• **Raw records**:
_ _ _ _ _

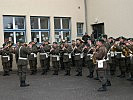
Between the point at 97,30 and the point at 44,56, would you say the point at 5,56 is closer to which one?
the point at 44,56

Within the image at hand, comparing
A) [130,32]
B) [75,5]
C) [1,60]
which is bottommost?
[1,60]

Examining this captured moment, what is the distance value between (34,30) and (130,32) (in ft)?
21.3

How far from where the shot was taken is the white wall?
18766 mm

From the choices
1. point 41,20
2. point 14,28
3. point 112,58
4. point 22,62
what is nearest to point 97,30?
point 41,20

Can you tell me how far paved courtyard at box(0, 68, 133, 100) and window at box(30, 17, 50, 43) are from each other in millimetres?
6068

_ _ _ _ _

• **INSTRUCTION**: Strip out the images, then output the records above word for word.

• **SOLUTION**:
Between the point at 97,30 and the point at 44,56, would you say the point at 5,56 is closer to which one?
the point at 44,56

Within the image at hand, comparing
A) [130,32]
B) [75,5]
C) [1,60]
which is bottommost?
[1,60]

Examining this captured moment, what is the distance value between (34,30) and (130,32) (in ft)?
21.3

How far from where the shot was taken is the white wall?
18766 mm

From the choices
1. point 41,20
2. point 14,28
3. point 112,58
4. point 22,62
what is nearest to point 97,30?
point 41,20

Can you tell me how far paved courtyard at box(0, 68, 133, 100) and window at box(30, 17, 50, 43) are from each other in millimetres?
6068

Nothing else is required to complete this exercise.